• [Requirement]
Pictures in the records below must be left out. Return exactly the lines from the line with "Lockstraps 801 Locking Carabiner, Black" to the line with "VND chỉ mất giá 2,9% trong năm 2023", both included.

• [Data records]
- Opening Delimiter -

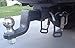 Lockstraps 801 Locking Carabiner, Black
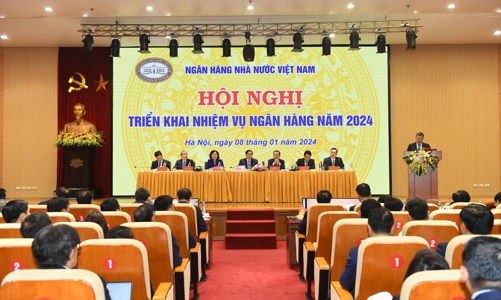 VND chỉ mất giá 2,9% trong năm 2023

- Closing Delimiter -
- Opening Delimiter -

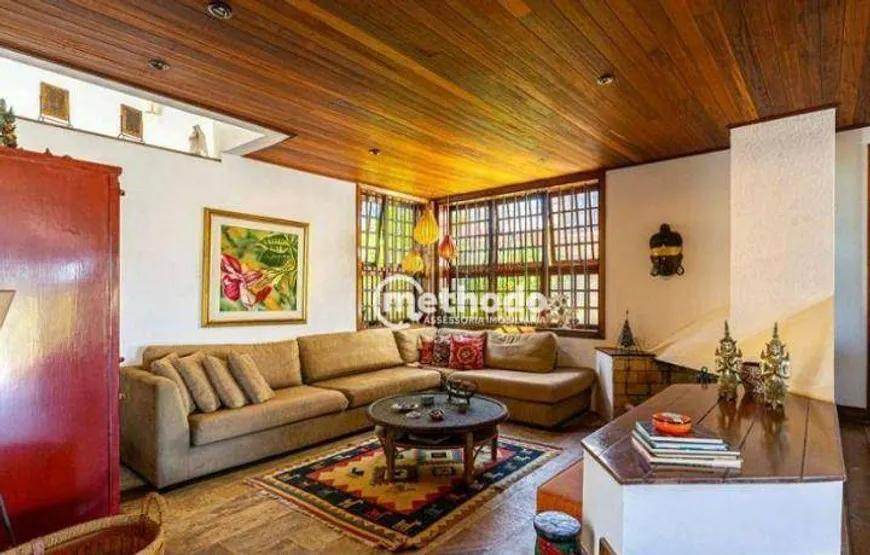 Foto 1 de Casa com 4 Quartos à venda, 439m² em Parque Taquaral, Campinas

- Closing Delimiter -

• [Output of the task]
 Lockstraps 801 Locking Carabiner, Black
 VND chỉ mất giá 2,9% trong năm 2023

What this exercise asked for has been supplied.